## Problem statement:
Apart from the pictures, every record here must be copied word for word.

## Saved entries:

__________

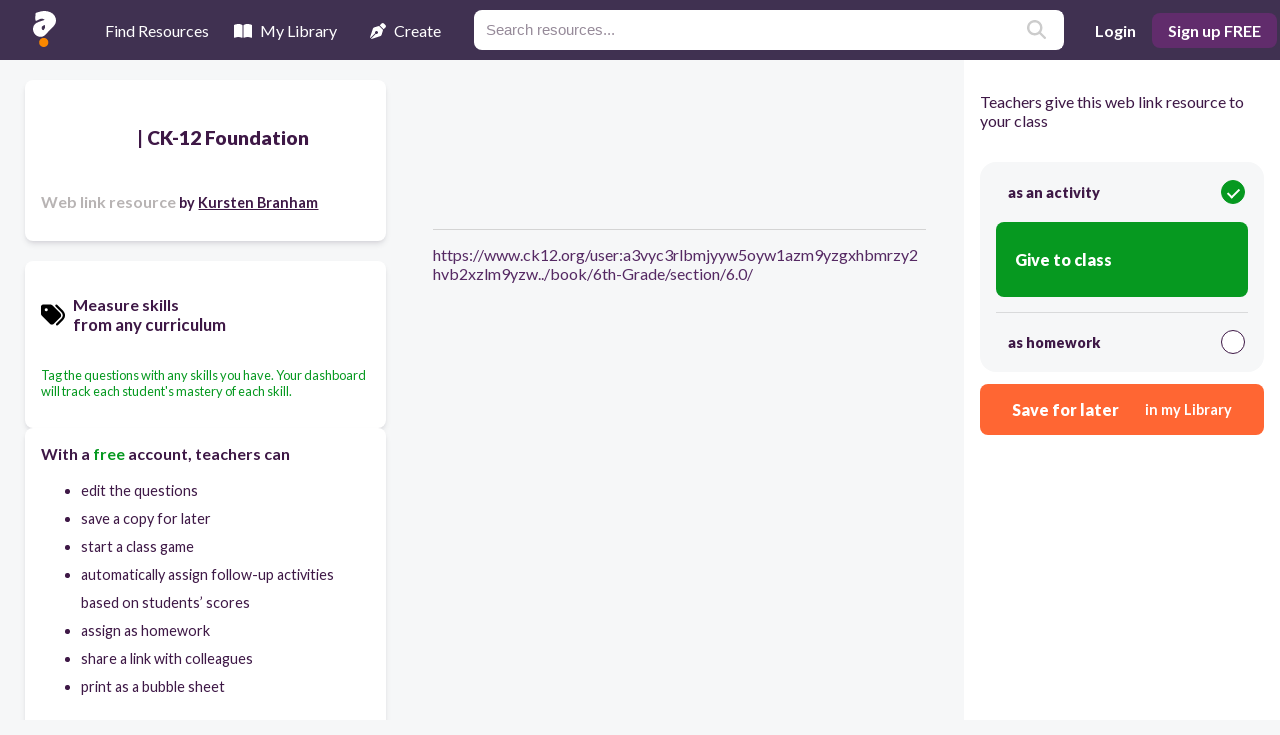

--- FILE ---
content_type: application/javascript; charset=UTF-8
request_url: https://resources.quizalize.com/_next/static/chunks/app/view/web_link/%5BcontentSlug%5D/page-75925b4739c95a64.js
body_size: 2125
content:
(self.webpackChunk_N_E=self.webpackChunk_N_E||[]).push([[123],{2087:function(e,n,i){Promise.resolve().then(i.bind(i,1236)),Promise.resolve().then(i.bind(i,6896)),Promise.resolve().then(i.t.bind(i,5764,23)),Promise.resolve().then(i.bind(i,9095)),Promise.resolve().then(i.t.bind(i,602,23)),Promise.resolve().then(i.t.bind(i,1424,23)),Promise.resolve().then(i.t.bind(i,4016,23)),Promise.resolve().then(i.t.bind(i,5878,23)),Promise.resolve().then(i.t.bind(i,5762,23)),Promise.resolve().then(i.bind(i,1523)),Promise.resolve().then(i.bind(i,49))},1236:function(e,n,i){"use strict";i.d(n,{default:function(){return h}});var s=i(7437),t=i(2265),a=i(1511),o=i.n(a),r=i(9376),c=i(166),l=i(3321),d=i(2876),u=i.n(d),m=i(2714);function b(e){let{contentType:n,handleAssignContent:i,handleSaveForLater:a,isEditable:o}=e,r={QUIZ:{id:"quiz",label:"as an activity",isVisible:!0,prompt:null,continueButtonLabel:"as an activity"},HOMEWORK:{id:"homework",label:"as homework",isVisible:!0,prompt:null,continueButtonLabel:"as homework"}},[c,d]=(0,t.useState)(r.QUIZ),[b,_]=(0,t.useState)(!1),p=(e,n)=>{e.preventDefault(),d(n)},h=e=>{e.preventDefault(),(0,m.QJ)("quiz"===c.id?m.dH.CLASS_GAME:m.dH.HOMEWORK),i(c.id)},[v,w]=(0,t.useState)(null);return(0,s.jsxs)("div",{className:"assignCTA",children:[!b&&(0,s.jsx)("button",{className:"".concat(u().rscButton," ").concat(u().rscButtonMobile),onClick:()=>_(!0),children:(0,s.jsx)("span",{className:"body-bold",children:"Give to class"})}),(0,s.jsxs)("div",{className:"".concat(u().actionButtonsWrapper," ").concat(b?"":u().hideButtons),children:[(0,s.jsxs)("p",{className:"title brand-green",children:["Teachers give this ",n.replace("_"," ")," resource to your class"]}),(0,s.jsx)("form",{onSubmit:e=>h(e),children:(0,s.jsx)("div",{className:u().radioContainer,children:Object.values(r).map(e=>{let n=(null==c?void 0:c.id)===e.id;return(0,s.jsxs)("div",{className:"".concat(u().radioShadow," ").concat(n?u().gamesTeaser:""," ").concat(e.isVisible?"":u().disabled),children:[(0,s.jsx)("input",{type:"radio",id:e.id,value:e.id,name:"assign-action",checked:(null==c?void 0:c.id)===e.id,onChange:n=>p(n,e),disabled:!e.isVisible}),(0,s.jsxs)("label",{className:u().radioLabel,htmlFor:e.id,children:[(0,s.jsx)("span",{children:e.label}),(0,s.jsx)("div",{className:"".concat(u().check," ").concat((null==c?void 0:c.id)===e.id?u().checked:"")})]}),e.isVisible&&(0,s.jsx)(l.J,{ctaSelectedAction:c,action:e,continueButtonCopy:v,selectedGameMode:null,disableGameSelection:!0})]},e.id)})})}),o&&(0,s.jsxs)("button",{className:"".concat(u().rscButton," ").concat(u().secondary),onClick:()=>{(0,m.QJ)(m.dH.SAVE_TO_LIBRARY),a()},children:[(0,s.jsx)("span",{className:u().labelMain,children:"Save for later"}),(0,s.jsx)("span",{className:u().labelSub,children:"in my Library"})]})]})]})}let _=(0,c.default)(()=>Promise.all([i.e(597),i.e(365)]).then(i.bind(i,365)),{loadableGenerated:{webpack:()=>[365]},ssr:!1}),p=(0,c.default)(()=>Promise.all([i.e(413),i.e(566)]).then(i.bind(i,4559)),{loadableGenerated:{webpack:()=>[4559]},ssr:!1});function h(e){let{contentData:n}=e,[i,a]=t.useState(!1),[c,l]=t.useState(!1),d=(0,r.usePathname)(),u=(0,r.useRouter)();return(0,s.jsxs)(s.Fragment,{children:[c&&(0,s.jsx)(_,{contentId:n.id,onClose:()=>l(!1)}),i&&(0,s.jsx)(p,{contentName:n.name,contentVendor:n.vendor,onClose:()=>a(!1)}),(0,s.jsx)("div",{className:o().sidebar,children:(0,s.jsx)(b,{contentType:null==n?void 0:n.type,handleAssignContent:e=>{if(n.isAccessible){if("print"===e)l(!0);else{let i=["quiz","homework","exam"],s=i.includes(e)?i.indexOf(e):0,t=null==n?void 0:n.id;(0,m.QJ)(m.dH.CONTINUE_TO_ACTIVITY_SETTINGS),u.push("".concat("https://app.quizalize.com","/assignment/add/selectClass/token/%22%22?contentId=").concat(t,"&utm_source=ssr_landing_pages&utm_medium=login_click&utm_campaign=ssr_landing_pages&viewtab=").concat(s))}}else a(!0)},handleSaveForLater:()=>{if(n.isAccessible){let e="/login?redirect_uri=".concat(encodeURIComponent("".concat("https://app.quizalize.com").concat(d)),"&utm_source=ssr_landing_pages&utm_medium=signup_click&utm_campaign=ssr_landing_pages");u.push("".concat("https://app.quizalize.com").concat(e))}else a(!0)},isEditable:null==n?void 0:n.isEditable})})]})}},4016:function(e){e.exports={contentContainer:"resourceViewer_contentContainer__vWcTe",pdfViewerWrapper:"resourceViewer_pdfViewerWrapper__UASOE",youTubeContainer:"resourceViewer_youTubeContainer__yQTrb",webLinkContainer:"resourceViewer_webLinkContainer__GaaWZ",contentWrapper:"resourceViewer_contentWrapper__pRVNs",contentSubscript:"resourceViewer_contentSubscript__EuImu",webLinkImage:"resourceViewer_webLinkImage__PEhCW",webLinkContent:"resourceViewer_webLinkContent__9E6i0",text:"resourceViewer_text__iocls",linkContainer:"resourceViewer_linkContainer__9cDVs",separator:"resourceViewer_separator__F7Uqw"}}},function(e){e.O(0,[45,465,518,218,66,643,486,971,117,744],function(){return e(e.s=2087)}),_N_E=e.O()}]);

__________

## Reply to the exercise:
--- FILE ---
content_type: application/javascript; charset=UTF-8
request_url: https://resources.quizalize.com/_next/static/chunks/app/view/web_link/%5BcontentSlug%5D/page-75925b4739c95a64.js
body_size: 2125
content:
(self.webpackChunk_N_E=self.webpackChunk_N_E||[]).push([[123],{2087:function(e,n,i){Promise.resolve().then(i.bind(i,1236)),Promise.resolve().then(i.bind(i,6896)),Promise.resolve().then(i.t.bind(i,5764,23)),Promise.resolve().then(i.bind(i,9095)),Promise.resolve().then(i.t.bind(i,602,23)),Promise.resolve().then(i.t.bind(i,1424,23)),Promise.resolve().then(i.t.bind(i,4016,23)),Promise.resolve().then(i.t.bind(i,5878,23)),Promise.resolve().then(i.t.bind(i,5762,23)),Promise.resolve().then(i.bind(i,1523)),Promise.resolve().then(i.bind(i,49))},1236:function(e,n,i){"use strict";i.d(n,{default:function(){return h}});var s=i(7437),t=i(2265),a=i(1511),o=i.n(a),r=i(9376),c=i(166),l=i(3321),d=i(2876),u=i.n(d),m=i(2714);function b(e){let{contentType:n,handleAssignContent:i,handleSaveForLater:a,isEditable:o}=e,r={QUIZ:{id:"quiz",label:"as an activity",isVisible:!0,prompt:null,continueButtonLabel:"as an activity"},HOMEWORK:{id:"homework",label:"as homework",isVisible:!0,prompt:null,continueButtonLabel:"as homework"}},[c,d]=(0,t.useState)(r.QUIZ),[b,_]=(0,t.useState)(!1),p=(e,n)=>{e.preventDefault(),d(n)},h=e=>{e.preventDefault(),(0,m.QJ)("quiz"===c.id?m.dH.CLASS_GAME:m.dH.HOMEWORK),i(c.id)},[v,w]=(0,t.useState)(null);return(0,s.jsxs)("div",{className:"assignCTA",children:[!b&&(0,s.jsx)("button",{className:"".concat(u().rscButton," ").concat(u().rscButtonMobile),onClick:()=>_(!0),children:(0,s.jsx)("span",{className:"body-bold",children:"Give to class"})}),(0,s.jsxs)("div",{className:"".concat(u().actionButtonsWrapper," ").concat(b?"":u().hideButtons),children:[(0,s.jsxs)("p",{className:"title brand-green",children:["Teachers give this ",n.replace("_"," ")," resource to your class"]}),(0,s.jsx)("form",{onSubmit:e=>h(e),children:(0,s.jsx)("div",{className:u().radioContainer,children:Object.values(r).map(e=>{let n=(null==c?void 0:c.id)===e.id;return(0,s.jsxs)("div",{className:"".concat(u().radioShadow," ").concat(n?u().gamesTeaser:""," ").concat(e.isVisible?"":u().disabled),children:[(0,s.jsx)("input",{type:"radio",id:e.id,value:e.id,name:"assign-action",checked:(null==c?void 0:c.id)===e.id,onChange:n=>p(n,e),disabled:!e.isVisible}),(0,s.jsxs)("label",{className:u().radioLabel,htmlFor:e.id,children:[(0,s.jsx)("span",{children:e.label}),(0,s.jsx)("div",{className:"".concat(u().check," ").concat((null==c?void 0:c.id)===e.id?u().checked:"")})]}),e.isVisible&&(0,s.jsx)(l.J,{ctaSelectedAction:c,action:e,continueButtonCopy:v,selectedGameMode:null,disableGameSelection:!0})]},e.id)})})}),o&&(0,s.jsxs)("button",{className:"".concat(u().rscButton," ").concat(u().secondary),onClick:()=>{(0,m.QJ)(m.dH.SAVE_TO_LIBRARY),a()},children:[(0,s.jsx)("span",{className:u().labelMain,children:"Save for later"}),(0,s.jsx)("span",{className:u().labelSub,children:"in my Library"})]})]})]})}let _=(0,c.default)(()=>Promise.all([i.e(597),i.e(365)]).then(i.bind(i,365)),{loadableGenerated:{webpack:()=>[365]},ssr:!1}),p=(0,c.default)(()=>Promise.all([i.e(413),i.e(566)]).then(i.bind(i,4559)),{loadableGenerated:{webpack:()=>[4559]},ssr:!1});function h(e){let{contentData:n}=e,[i,a]=t.useState(!1),[c,l]=t.useState(!1),d=(0,r.usePathname)(),u=(0,r.useRouter)();return(0,s.jsxs)(s.Fragment,{children:[c&&(0,s.jsx)(_,{contentId:n.id,onClose:()=>l(!1)}),i&&(0,s.jsx)(p,{contentName:n.name,contentVendor:n.vendor,onClose:()=>a(!1)}),(0,s.jsx)("div",{className:o().sidebar,children:(0,s.jsx)(b,{contentType:null==n?void 0:n.type,handleAssignContent:e=>{if(n.isAccessible){if("print"===e)l(!0);else{let i=["quiz","homework","exam"],s=i.includes(e)?i.indexOf(e):0,t=null==n?void 0:n.id;(0,m.QJ)(m.dH.CONTINUE_TO_ACTIVITY_SETTINGS),u.push("".concat("https://app.quizalize.com","/assignment/add/selectClass/token/%22%22?contentId=").concat(t,"&utm_source=ssr_landing_pages&utm_medium=login_click&utm_campaign=ssr_landing_pages&viewtab=").concat(s))}}else a(!0)},handleSaveForLater:()=>{if(n.isAccessible){let e="/login?redirect_uri=".concat(encodeURIComponent("".concat("https://app.quizalize.com").concat(d)),"&utm_source=ssr_landing_pages&utm_medium=signup_click&utm_campaign=ssr_landing_pages");u.push("".concat("https://app.quizalize.com").concat(e))}else a(!0)},isEditable:null==n?void 0:n.isEditable})})]})}},4016:function(e){e.exports={contentContainer:"resourceViewer_contentContainer__vWcTe",pdfViewerWrapper:"resourceViewer_pdfViewerWrapper__UASOE",youTubeContainer:"resourceViewer_youTubeContainer__yQTrb",webLinkContainer:"resourceViewer_webLinkContainer__GaaWZ",contentWrapper:"resourceViewer_contentWrapper__pRVNs",contentSubscript:"resourceViewer_contentSubscript__EuImu",webLinkImage:"resourceViewer_webLinkImage__PEhCW",webLinkContent:"resourceViewer_webLinkContent__9E6i0",text:"resourceViewer_text__iocls",linkContainer:"resourceViewer_linkContainer__9cDVs",separator:"resourceViewer_separator__F7Uqw"}}},function(e){e.O(0,[45,465,518,218,66,643,486,971,117,744],function(){return e(e.s=2087)}),_N_E=e.O()}]);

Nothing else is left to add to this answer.